Through a miraculous stroke of luck, in which we have to recognize the inevitability that leads the strongest desires to their accomplishment, at La Borde Nicolas Philibert found his own film project already at work. That summer, in the grounds of the clinic, as every year, a play was being staged, Operette by Witold Gombrowicz, a merry fantasy in which everyone was invited to take part. In filming the rehearsals and part of the performance, Nicolas Philibert found himself at the very heart of this work of presentation, the issue facing him as a filmmaker. Taking over a text, speaking its words, waiting for one’s cue, matching one’s gesture s to the beat of the music to strike a tambourine, all lead, through this group effort, to the positioning of each person in the present, to his or her domination of a moment that, as they say in the theatre, belongs to him or her. The most beautiful thing is that this presence, that pushes back the spectre of madness to the extent that it is often not easy to tell the patients and care-givers apart, can also be played on, allowing it a free reign in an imaginary world where it encounters others, both fictional characters and those enjoying the show.
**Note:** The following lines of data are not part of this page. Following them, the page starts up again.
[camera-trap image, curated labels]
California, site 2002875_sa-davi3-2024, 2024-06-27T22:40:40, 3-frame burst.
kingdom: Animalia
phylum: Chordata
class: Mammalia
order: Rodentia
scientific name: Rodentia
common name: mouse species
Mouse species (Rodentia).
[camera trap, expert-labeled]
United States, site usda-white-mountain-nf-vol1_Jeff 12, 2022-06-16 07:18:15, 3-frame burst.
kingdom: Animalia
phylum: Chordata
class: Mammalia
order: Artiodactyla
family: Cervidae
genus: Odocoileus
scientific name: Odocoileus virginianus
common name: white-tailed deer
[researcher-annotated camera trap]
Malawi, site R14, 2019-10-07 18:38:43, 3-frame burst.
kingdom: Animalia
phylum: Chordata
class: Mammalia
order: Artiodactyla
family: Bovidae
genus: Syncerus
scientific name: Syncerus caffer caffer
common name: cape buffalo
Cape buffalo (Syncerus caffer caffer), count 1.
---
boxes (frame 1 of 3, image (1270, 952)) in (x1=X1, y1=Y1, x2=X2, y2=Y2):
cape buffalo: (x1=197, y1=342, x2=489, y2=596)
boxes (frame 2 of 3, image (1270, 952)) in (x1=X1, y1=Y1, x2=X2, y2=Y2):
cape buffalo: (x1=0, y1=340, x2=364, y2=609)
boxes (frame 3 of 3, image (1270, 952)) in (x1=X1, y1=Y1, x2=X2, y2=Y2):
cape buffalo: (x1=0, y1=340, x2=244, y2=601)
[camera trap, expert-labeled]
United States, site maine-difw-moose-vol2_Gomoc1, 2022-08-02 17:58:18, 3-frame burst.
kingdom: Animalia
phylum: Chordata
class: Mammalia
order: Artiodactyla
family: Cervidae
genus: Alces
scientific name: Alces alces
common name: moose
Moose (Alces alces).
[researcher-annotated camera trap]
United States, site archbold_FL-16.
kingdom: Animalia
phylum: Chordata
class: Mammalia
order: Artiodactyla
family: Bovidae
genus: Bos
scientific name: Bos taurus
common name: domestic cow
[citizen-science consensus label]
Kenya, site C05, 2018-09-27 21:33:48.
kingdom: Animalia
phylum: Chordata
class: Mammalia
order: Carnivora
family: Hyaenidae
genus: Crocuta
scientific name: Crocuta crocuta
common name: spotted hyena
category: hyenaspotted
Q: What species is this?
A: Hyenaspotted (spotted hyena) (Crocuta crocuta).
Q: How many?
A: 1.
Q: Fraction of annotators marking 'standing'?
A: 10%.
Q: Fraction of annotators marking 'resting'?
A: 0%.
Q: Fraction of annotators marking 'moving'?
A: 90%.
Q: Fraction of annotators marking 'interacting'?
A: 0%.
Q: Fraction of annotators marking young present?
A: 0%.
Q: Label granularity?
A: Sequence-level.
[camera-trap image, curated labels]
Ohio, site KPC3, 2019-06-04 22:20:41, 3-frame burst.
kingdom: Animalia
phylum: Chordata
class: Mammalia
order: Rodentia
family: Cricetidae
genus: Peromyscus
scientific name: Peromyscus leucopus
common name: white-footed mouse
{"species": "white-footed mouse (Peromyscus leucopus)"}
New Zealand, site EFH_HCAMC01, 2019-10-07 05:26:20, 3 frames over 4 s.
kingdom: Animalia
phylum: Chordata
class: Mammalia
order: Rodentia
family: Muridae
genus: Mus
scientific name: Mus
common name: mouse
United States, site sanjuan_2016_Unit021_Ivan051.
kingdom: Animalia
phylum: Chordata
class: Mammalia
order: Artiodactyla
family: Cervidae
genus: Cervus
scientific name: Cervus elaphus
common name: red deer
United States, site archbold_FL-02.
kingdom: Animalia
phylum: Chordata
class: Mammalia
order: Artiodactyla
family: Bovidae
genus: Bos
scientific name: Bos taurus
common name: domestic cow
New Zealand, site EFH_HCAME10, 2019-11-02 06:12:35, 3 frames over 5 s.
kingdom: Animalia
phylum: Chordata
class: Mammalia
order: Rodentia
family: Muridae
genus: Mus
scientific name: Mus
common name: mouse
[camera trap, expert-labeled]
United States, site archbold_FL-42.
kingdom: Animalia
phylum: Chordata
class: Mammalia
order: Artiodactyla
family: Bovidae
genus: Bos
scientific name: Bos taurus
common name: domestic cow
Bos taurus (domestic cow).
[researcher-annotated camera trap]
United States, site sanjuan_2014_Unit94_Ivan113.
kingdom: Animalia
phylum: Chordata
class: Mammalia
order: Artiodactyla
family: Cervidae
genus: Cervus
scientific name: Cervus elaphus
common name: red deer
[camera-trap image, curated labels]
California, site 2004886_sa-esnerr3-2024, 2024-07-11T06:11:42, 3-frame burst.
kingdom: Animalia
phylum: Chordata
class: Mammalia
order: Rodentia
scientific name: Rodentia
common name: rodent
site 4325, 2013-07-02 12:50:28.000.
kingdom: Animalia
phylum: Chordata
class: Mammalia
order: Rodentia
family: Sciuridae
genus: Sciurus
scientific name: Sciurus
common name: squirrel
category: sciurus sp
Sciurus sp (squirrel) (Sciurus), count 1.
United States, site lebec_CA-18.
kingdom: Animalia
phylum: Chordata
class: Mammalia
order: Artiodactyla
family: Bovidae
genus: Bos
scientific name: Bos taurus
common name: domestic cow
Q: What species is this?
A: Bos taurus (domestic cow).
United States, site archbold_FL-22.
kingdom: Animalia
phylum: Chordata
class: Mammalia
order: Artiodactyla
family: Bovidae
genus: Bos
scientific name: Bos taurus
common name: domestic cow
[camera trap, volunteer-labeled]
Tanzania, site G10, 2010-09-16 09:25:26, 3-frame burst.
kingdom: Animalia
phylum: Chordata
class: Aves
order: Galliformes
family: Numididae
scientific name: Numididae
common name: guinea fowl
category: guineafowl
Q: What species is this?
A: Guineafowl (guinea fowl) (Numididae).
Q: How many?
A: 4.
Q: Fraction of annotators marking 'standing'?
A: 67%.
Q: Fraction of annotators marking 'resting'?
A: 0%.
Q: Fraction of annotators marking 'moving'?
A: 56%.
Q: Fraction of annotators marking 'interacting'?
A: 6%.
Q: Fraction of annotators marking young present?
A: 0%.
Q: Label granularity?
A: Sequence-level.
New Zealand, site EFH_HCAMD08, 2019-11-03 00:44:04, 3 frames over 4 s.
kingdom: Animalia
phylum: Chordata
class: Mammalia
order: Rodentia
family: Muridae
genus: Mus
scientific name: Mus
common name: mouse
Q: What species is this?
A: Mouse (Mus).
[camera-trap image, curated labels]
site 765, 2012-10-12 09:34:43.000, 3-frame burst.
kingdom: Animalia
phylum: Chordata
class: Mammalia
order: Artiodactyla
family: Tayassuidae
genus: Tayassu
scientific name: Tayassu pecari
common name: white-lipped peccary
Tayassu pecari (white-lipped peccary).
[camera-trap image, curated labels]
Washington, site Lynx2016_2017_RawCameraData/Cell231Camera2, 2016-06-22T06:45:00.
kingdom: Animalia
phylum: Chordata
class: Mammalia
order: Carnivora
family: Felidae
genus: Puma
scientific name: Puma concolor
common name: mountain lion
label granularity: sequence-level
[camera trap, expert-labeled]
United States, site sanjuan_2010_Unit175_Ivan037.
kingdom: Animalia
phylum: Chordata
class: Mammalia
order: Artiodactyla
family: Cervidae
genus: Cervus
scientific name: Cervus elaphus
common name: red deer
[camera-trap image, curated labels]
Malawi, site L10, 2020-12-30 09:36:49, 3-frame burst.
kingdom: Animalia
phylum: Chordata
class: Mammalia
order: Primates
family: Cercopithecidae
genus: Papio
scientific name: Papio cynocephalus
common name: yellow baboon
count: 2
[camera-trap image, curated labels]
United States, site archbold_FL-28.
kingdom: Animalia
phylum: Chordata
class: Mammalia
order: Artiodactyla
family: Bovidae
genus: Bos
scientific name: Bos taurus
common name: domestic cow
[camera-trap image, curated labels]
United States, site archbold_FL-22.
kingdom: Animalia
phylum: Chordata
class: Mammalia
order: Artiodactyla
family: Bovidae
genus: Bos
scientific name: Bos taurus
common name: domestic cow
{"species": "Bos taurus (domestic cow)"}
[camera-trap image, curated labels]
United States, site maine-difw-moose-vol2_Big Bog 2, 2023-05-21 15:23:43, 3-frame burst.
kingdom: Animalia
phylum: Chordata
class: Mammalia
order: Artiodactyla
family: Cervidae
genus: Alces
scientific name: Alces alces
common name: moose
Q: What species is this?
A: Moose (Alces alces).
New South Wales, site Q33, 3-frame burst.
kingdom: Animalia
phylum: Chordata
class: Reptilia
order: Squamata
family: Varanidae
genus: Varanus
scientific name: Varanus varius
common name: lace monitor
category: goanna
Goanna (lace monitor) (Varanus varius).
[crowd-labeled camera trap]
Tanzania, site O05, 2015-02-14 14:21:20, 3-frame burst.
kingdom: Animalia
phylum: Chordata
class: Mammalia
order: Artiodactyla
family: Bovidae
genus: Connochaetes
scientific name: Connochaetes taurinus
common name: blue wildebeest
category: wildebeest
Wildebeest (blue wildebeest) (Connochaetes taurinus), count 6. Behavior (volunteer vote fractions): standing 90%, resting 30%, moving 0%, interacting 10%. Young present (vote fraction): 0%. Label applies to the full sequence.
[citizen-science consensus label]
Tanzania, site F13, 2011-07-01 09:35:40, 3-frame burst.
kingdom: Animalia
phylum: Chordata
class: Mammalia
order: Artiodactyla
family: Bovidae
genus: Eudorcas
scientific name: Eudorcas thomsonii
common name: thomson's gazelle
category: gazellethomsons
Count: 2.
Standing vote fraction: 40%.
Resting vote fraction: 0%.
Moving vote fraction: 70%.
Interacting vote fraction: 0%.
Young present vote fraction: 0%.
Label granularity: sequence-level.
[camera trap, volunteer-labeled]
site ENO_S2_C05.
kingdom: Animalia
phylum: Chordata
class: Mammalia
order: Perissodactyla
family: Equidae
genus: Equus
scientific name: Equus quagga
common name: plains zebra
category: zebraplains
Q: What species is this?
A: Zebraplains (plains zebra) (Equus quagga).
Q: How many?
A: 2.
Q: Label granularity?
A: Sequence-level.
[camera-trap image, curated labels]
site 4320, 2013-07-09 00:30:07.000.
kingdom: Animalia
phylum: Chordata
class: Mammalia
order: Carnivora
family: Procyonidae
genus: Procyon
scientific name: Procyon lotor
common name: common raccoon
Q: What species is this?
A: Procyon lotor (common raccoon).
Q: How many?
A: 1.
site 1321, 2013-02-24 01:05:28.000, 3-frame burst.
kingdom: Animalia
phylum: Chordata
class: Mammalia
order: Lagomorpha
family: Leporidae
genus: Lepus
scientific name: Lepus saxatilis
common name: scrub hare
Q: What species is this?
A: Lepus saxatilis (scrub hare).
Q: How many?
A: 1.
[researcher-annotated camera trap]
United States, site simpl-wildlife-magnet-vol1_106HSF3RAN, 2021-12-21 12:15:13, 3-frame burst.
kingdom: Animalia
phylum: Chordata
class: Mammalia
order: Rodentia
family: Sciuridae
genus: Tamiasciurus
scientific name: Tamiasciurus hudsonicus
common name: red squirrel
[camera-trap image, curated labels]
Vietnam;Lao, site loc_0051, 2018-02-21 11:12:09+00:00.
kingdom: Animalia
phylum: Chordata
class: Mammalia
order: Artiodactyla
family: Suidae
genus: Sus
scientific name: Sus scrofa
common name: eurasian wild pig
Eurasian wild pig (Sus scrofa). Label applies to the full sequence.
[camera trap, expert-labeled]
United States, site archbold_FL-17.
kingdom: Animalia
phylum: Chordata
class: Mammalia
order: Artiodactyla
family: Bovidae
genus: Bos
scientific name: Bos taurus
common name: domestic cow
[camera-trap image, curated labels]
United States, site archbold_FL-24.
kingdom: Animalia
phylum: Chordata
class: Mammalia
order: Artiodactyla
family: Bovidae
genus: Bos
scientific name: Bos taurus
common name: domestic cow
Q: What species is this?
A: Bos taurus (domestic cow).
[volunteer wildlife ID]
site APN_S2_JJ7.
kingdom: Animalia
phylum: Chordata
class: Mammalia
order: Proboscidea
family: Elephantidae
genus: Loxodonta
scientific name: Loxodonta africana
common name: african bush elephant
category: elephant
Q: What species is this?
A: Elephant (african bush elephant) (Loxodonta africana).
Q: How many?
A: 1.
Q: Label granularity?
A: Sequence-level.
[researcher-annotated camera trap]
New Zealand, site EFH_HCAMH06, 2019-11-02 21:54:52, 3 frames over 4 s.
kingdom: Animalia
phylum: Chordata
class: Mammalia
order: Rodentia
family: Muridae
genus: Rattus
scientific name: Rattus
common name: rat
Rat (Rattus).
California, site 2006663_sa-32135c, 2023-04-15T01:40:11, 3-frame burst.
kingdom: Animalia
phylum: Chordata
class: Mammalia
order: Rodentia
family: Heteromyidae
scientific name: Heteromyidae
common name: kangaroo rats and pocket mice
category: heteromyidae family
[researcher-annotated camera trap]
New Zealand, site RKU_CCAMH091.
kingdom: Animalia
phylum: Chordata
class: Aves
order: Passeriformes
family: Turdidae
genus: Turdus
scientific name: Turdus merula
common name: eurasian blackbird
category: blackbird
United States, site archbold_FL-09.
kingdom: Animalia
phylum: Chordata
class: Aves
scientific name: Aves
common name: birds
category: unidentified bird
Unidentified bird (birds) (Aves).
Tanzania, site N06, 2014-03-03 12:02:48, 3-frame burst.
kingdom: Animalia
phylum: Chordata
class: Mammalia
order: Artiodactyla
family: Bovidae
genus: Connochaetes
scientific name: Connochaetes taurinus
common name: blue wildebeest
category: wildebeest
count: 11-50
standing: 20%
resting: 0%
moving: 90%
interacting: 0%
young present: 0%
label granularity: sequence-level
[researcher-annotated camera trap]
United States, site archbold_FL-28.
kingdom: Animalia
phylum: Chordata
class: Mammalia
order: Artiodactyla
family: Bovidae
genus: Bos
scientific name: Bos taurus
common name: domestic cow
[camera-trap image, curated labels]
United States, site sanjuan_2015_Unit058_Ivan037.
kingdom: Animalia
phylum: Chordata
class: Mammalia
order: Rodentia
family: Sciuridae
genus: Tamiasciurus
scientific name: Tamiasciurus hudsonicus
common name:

Nicolas Philibert films this as a sort of vital pleasure, way beyond its mere therapeutic benefits: Every Little Thing is also a day of celebration and joy, inhabited by figures who have the power to be burlesque without us laughing at their expense because, through laughter, Philibert’s gaze highlights the human side and not the strange singularity of madness. Gombrowicz’s play helps a great deal – “ideal for La Borde or, if not, very well translated,” as Michel says. All the same, the filmmaker doesn’t use this almost surrealist play as a pretext for extravagance or for reassuring craziness (since it bears the stamps of literature and culture) but as an echo chamber for his own investigation of the world, with, over a shot of the château of La Borde, this line from Operette that appears as a key to all his films: “When human things are cramped by words, language explodes.” Every Little Thing comes after this explosion and gives its full measure to the reconstitution of human truth that it calls for. The most beautiful thing offered to the cinema for a long time.